While the media has focused on the high street, the issue is also live for the industrial and warehouse sector. When buildings are as big as now needed, and in prime logistical sites, their value can lead to hefty bills.
In the news
The most recent Queen’s speech promised to bring forwards changes to business rates, following election pledges made by Boris Johnson. The Budget, due on 11 March this year should provide some clarity as to what is proposed, or possibly just a further consultation.
The role of business rates
Business rates are superficially a local tax to provide local services. They are partly retained by the collecting authority and partly passed on to central government who then tops up or charges local authorities according to political and economic criteria. While there is an argument for a local tax to provide local government with greater accountability, it is far from clear that this is what business rates achieve.

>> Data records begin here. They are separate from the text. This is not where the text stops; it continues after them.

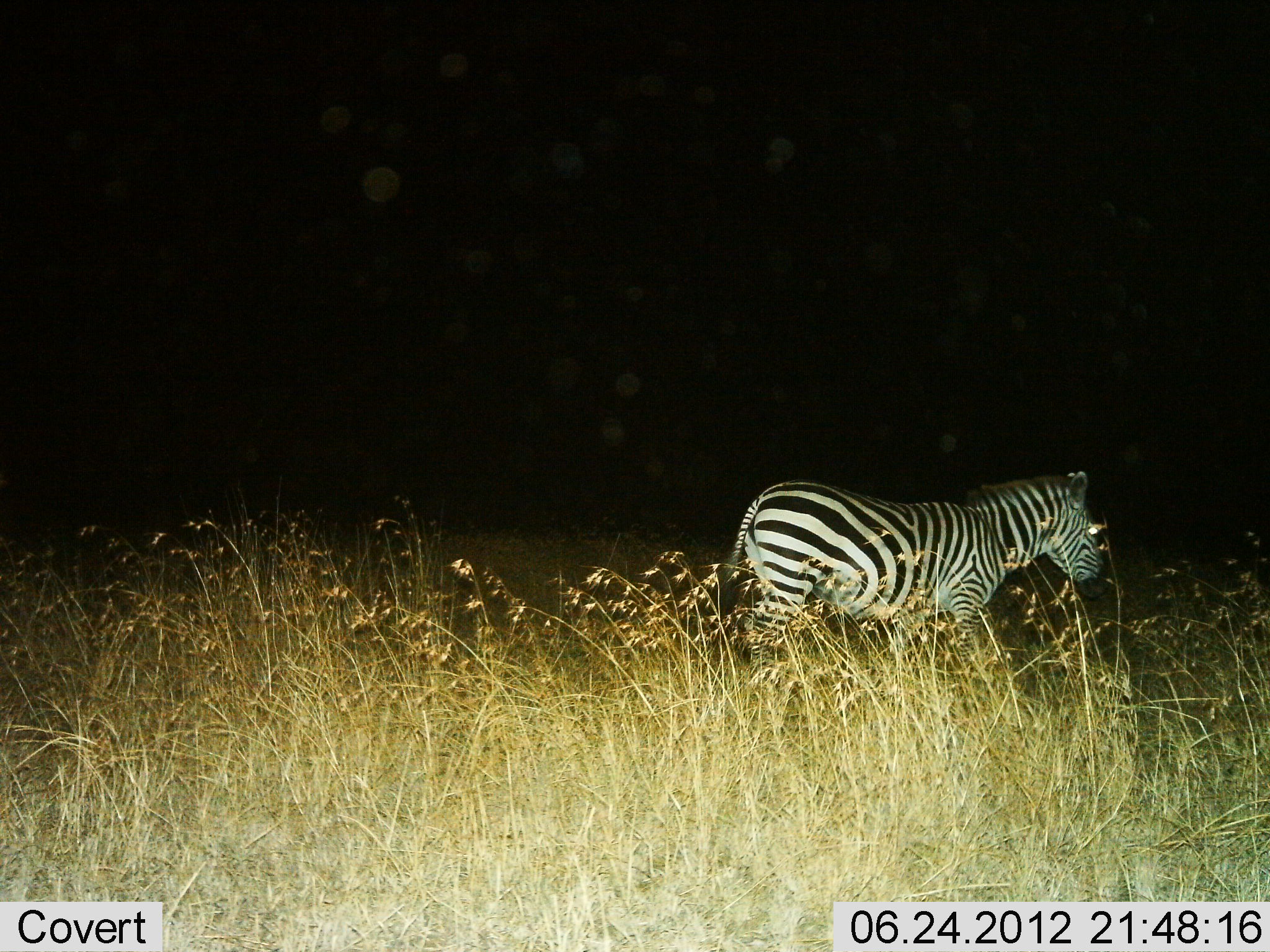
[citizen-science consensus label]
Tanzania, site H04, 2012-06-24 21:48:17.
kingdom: Animalia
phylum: Chordata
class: Mammalia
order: Perissodactyla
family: Equidae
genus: Equus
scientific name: Equus quagga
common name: plains zebra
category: zebra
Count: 1.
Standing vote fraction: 50%.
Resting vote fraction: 0%.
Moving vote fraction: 50%.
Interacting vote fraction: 0%.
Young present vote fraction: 0%.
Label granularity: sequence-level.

In practice, rates are now a key part of business taxation. This is partly due to the high collection rate and the limited scope for avoidance.
Business rates in 2018-2019 brought in £31 billion making them a substantial chunk of the UK government’s income from businesses. Since 1990 business rates receipts have risen from £8.8 billion, with a total rise of 210%; growth in line with inflation (calculated by the House of Commons Treasury Committee) would have been 75%. Despite allowing for a 19% increase in taxable property, this appears to be disproportionate.
In the same period corporation tax has fallen from 34% to 19%; it appears shifting the tax burden to rates is deliberate.
The problem
Business rates are charged on crude property values (basically the rental value at a set date multiplied by a figure dictated by central government), not on income, turnover, or any measure of financial success. In an economic downturn, rates do not fall in line with the economy. Until 2017, rates were calculated based on 2008 figures; it would be fair to say that the property market has changed during that time.
The next re-valuation is due to take effect on 1 April 2021, reflecting rental values at 1 April 2019. As before, it is likely that the market will have shown some fluctuation between each date. There is of course no guarantee this re-valuation will take effect.
In addition, transitional relief provisions delay any substantial changes reaching the payer. This is great for the tax payer when rates rise, but not so helpful when they are falling.
Effect on the market
Since business rates generally bite the occupier rather than the owner of the property, the issue for owners is what to do with vacant properties?
Unless the property is unfit for beneficial occupation the business rates will fall due. Moreover, occupation to undertake works in order to allow full occupation for a different function does not relieve the position. Rates are due irrespective of trading.